## HOW TO COMPLETE THIS TASK
Output verbatim the line with "class: Mammalia" together with every line beneath it, ending at the last line of the entries.
*** RAW DATA Section Begins ***
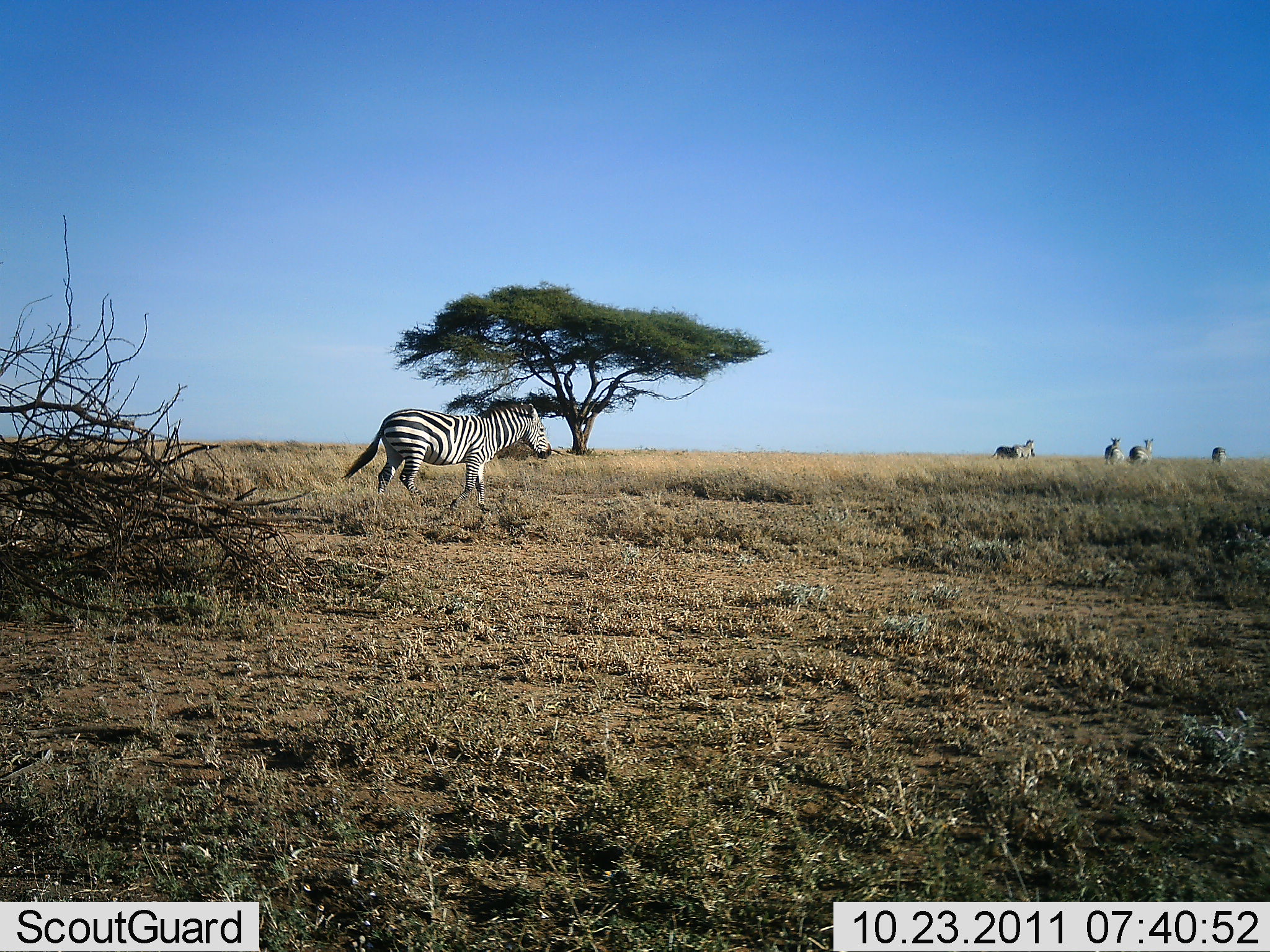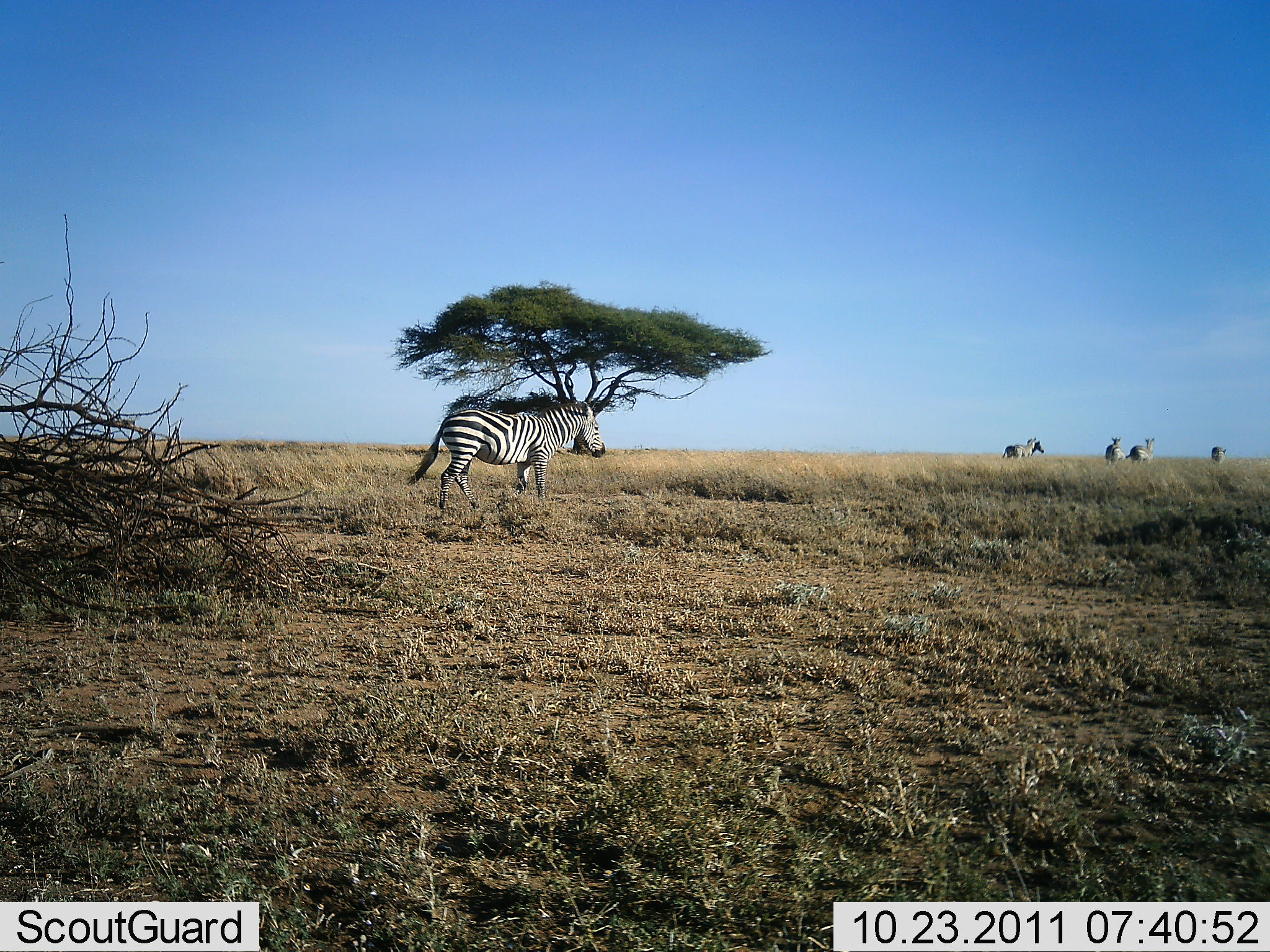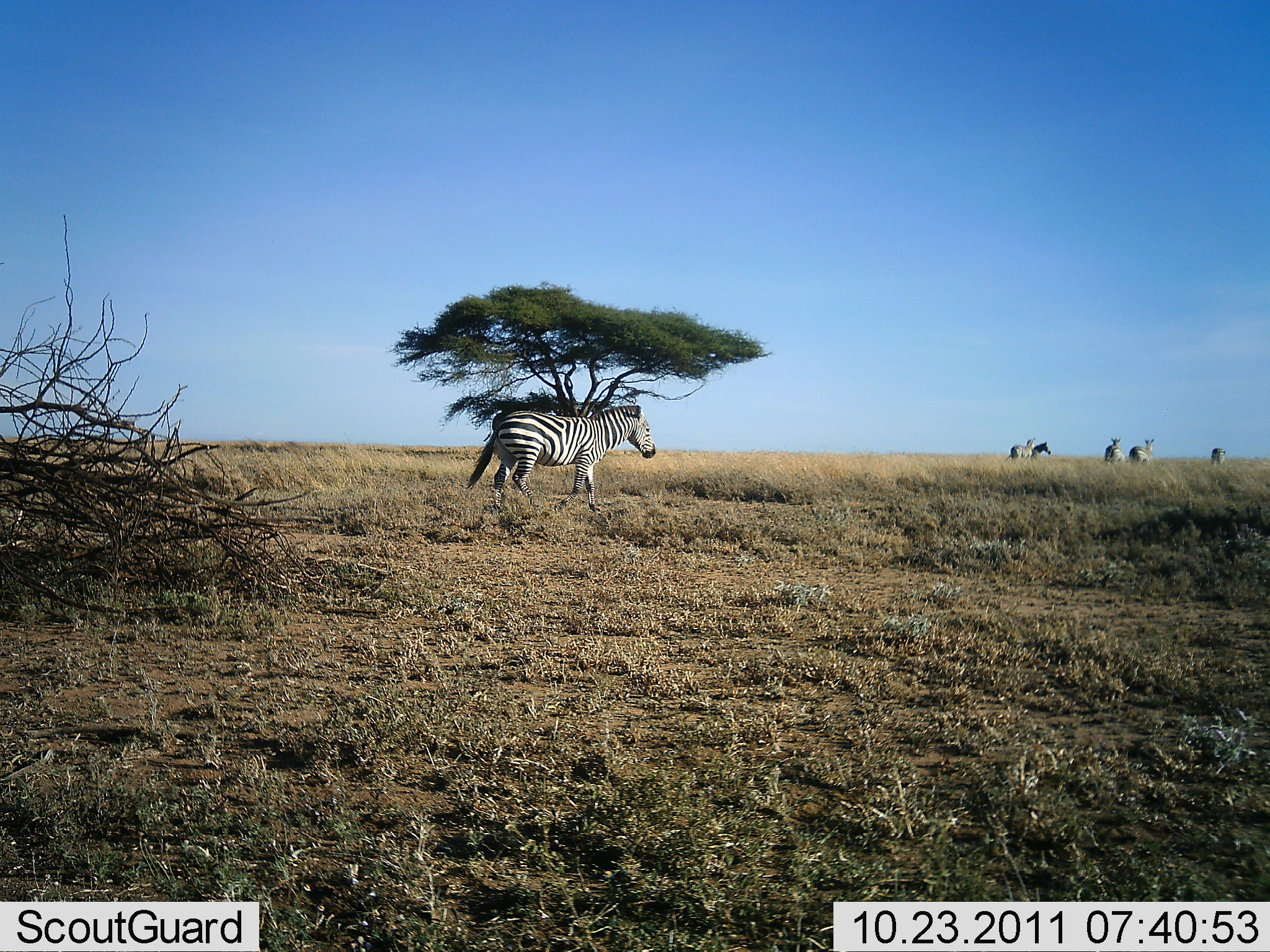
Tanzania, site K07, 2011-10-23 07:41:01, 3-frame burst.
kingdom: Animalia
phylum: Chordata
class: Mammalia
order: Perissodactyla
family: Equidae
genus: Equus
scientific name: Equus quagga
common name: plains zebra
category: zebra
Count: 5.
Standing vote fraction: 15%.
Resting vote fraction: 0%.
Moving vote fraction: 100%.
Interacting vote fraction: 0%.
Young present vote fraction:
*** RAW DATA Section Ends ***
## SOLUTION TO THE EXERCISE
class: Mammalia
order: Perissodactyla
family: Equidae
genus: Equus
scientific name: Equus quagga
common name: plains zebra
category: zebra
Count: 5.
Standing vote fraction: 15%.
Resting vote fraction: 0%.
Moving vote fraction: 100%.
Interacting vote fraction: 0%.
Young present vote fraction:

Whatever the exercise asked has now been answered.